5.汚水漏れのタンクの寿命は「保証」なし
 9月12日の「特定原子力施設監視・評価検討会汚染水対策検討ワーキンググループ」で東京電力は事故から1年の2012年3月ごろまでに設置した「フランジ型」タンクの耐用年数は発注時に仕様書で規定していなかったことを明らかにしました(12)。東京電力は「構成部材の耐久性などから5年の耐用年数があると判断している」としていますが、汚水漏れを起しているところを見ると、本当?て感じがします。

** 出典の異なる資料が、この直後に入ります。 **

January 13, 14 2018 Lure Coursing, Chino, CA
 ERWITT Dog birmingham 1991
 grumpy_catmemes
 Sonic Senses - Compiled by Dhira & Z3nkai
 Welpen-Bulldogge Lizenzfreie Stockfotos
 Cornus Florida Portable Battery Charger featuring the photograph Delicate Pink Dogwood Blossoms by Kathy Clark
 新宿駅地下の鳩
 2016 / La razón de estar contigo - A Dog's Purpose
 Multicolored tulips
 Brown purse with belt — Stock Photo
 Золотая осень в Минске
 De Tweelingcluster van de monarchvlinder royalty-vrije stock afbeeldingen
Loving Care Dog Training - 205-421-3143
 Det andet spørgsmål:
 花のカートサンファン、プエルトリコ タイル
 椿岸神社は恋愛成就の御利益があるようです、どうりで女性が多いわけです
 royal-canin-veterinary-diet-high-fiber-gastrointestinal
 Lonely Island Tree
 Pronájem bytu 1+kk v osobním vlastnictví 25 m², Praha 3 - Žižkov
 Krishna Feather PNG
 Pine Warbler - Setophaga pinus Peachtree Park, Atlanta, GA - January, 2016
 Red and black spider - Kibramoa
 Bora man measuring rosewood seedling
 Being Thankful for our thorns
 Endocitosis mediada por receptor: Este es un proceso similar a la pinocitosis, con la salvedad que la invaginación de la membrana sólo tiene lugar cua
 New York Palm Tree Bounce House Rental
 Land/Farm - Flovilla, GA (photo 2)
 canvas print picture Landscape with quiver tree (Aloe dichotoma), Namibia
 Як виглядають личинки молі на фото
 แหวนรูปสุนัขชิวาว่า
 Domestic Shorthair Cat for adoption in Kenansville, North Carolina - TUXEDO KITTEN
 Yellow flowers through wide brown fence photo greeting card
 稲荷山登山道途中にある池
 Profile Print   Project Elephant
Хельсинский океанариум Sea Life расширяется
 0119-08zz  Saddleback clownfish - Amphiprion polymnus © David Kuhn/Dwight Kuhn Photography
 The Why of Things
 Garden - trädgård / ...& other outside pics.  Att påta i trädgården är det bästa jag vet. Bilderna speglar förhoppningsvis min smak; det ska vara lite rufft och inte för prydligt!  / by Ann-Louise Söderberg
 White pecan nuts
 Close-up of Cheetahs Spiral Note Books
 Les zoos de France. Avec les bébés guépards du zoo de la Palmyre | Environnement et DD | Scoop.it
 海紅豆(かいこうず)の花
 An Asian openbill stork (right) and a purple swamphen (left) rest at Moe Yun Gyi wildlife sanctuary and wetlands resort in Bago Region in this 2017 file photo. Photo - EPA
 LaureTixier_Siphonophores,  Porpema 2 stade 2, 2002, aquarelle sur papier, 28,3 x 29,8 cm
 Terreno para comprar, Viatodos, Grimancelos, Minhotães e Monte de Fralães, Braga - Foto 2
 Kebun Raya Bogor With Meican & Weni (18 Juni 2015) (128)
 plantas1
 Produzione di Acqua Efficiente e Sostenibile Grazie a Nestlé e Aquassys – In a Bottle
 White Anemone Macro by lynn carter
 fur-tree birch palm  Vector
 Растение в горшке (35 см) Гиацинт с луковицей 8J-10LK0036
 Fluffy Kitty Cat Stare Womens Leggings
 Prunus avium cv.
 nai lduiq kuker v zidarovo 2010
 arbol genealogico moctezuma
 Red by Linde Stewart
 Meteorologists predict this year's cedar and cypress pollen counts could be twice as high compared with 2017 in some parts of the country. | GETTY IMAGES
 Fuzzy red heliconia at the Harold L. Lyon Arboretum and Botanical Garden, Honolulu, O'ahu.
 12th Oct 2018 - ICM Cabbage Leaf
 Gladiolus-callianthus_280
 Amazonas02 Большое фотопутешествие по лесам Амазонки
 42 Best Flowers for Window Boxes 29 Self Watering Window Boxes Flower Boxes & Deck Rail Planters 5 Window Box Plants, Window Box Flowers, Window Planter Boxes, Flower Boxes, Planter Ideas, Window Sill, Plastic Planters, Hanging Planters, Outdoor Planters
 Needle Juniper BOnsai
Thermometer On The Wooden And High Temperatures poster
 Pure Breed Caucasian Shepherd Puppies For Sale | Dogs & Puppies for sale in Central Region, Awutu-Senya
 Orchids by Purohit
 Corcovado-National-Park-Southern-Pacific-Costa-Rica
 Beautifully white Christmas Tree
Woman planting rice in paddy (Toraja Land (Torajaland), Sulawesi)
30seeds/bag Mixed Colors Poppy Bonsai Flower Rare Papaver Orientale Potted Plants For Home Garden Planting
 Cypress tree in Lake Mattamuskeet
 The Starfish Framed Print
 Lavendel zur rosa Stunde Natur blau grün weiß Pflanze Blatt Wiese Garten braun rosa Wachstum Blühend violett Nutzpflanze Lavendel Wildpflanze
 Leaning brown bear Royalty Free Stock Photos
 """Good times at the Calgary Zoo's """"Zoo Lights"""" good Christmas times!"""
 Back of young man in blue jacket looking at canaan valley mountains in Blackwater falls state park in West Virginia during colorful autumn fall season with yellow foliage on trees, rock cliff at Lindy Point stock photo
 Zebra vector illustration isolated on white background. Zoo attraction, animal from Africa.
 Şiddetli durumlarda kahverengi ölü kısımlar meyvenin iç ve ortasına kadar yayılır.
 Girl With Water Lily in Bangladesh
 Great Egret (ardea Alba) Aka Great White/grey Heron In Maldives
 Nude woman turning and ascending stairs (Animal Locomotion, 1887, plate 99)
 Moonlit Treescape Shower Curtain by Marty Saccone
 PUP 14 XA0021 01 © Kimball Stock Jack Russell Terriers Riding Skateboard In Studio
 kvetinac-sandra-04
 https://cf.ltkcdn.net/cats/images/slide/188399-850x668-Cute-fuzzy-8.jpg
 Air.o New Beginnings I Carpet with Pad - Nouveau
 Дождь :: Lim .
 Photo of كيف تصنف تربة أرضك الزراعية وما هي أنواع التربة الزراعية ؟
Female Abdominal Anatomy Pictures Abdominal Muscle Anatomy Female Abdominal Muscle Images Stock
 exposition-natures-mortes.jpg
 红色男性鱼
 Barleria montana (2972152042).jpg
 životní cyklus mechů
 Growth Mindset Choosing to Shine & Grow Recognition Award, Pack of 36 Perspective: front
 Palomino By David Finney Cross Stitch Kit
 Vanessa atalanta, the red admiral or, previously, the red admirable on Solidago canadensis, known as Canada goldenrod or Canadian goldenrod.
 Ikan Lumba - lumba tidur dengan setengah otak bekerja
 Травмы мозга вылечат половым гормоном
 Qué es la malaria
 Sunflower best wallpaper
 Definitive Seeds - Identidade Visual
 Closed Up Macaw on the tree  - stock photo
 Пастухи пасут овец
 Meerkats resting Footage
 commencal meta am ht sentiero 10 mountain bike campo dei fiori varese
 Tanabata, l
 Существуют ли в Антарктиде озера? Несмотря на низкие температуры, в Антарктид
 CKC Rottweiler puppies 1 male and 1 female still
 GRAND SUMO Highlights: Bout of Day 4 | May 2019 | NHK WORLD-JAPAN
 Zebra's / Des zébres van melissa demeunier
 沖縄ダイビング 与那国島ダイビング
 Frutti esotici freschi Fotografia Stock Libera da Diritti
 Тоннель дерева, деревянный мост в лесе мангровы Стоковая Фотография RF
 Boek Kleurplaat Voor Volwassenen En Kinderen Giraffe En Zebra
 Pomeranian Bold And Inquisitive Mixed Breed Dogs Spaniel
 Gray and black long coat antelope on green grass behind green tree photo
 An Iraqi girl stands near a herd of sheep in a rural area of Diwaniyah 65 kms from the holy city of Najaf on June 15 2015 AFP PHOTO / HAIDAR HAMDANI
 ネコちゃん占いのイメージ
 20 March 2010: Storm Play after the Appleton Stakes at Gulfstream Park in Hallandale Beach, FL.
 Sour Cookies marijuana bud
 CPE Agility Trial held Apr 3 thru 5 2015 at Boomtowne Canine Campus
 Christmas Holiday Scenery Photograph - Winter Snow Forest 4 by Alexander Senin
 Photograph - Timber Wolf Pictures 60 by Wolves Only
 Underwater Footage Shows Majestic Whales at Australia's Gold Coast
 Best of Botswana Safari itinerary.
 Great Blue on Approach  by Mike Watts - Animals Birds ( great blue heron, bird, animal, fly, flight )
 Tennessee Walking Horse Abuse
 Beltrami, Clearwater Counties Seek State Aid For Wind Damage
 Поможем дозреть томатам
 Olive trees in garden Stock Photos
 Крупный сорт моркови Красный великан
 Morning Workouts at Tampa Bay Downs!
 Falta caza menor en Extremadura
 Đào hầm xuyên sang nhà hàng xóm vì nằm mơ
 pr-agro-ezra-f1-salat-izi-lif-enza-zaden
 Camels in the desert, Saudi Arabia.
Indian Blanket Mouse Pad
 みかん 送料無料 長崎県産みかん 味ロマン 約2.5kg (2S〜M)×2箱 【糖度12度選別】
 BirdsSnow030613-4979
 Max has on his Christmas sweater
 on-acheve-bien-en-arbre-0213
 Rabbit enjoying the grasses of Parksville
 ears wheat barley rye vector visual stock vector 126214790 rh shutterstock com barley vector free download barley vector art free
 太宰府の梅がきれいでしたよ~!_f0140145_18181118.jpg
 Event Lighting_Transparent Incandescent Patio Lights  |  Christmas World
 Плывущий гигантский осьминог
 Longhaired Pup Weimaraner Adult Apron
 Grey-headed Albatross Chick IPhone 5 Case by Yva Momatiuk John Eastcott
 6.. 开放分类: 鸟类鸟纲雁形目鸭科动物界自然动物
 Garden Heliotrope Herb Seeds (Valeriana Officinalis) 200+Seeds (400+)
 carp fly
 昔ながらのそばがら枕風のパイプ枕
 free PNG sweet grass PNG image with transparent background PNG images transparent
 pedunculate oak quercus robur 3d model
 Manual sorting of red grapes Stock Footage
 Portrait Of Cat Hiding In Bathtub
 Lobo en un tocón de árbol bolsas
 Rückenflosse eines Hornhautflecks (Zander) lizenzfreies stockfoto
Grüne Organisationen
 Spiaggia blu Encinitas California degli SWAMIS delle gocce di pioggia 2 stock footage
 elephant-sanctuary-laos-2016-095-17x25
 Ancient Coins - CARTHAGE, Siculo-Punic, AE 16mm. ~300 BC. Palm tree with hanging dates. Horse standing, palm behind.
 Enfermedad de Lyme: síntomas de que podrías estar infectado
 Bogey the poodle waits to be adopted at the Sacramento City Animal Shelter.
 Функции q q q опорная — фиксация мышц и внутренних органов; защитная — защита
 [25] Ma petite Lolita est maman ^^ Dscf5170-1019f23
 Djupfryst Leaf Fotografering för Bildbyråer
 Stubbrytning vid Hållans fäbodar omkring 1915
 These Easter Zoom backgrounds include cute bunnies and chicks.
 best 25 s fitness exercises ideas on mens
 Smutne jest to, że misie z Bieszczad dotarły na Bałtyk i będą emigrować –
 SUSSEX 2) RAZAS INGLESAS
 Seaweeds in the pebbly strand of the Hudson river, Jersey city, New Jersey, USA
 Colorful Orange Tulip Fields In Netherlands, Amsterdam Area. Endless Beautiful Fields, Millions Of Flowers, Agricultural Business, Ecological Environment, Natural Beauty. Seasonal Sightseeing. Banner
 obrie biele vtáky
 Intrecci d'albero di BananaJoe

 これに対し、経産省資源エネルギー庁の新川氏は「現時点でタンクに財政処置を講じることはない」と言ってました(12)。タンクの寿命が5年としても、古い物は2年以上も経過しています。リプレースを計画しないと、そのうち設計寿命を超えたタンクで汚染水を保管なんてことになるんですかね。

6.汚水漏れの原因はわからず
 8月20日に300トンの汚水漏れが明らかになった福島第一原発のタンクは、解体されず汚染水漏れの原因調査をしていたのですが、原因を特定することに失敗しました(12)。今後は解体して原因を調べることになりました(12)。

7.除染の水、外洋に流出か
 福島第1原発の地上タンクから高濃度汚染水が漏れた問題で、東電は9月12日、原発港湾外側の海から約150メートルの距離で外洋に直接つながっている排水溝から、ストロンチウムなどトリチウムやセシウム以外の放射性物質が1リットル当たり220ベクレル検出されました(13)。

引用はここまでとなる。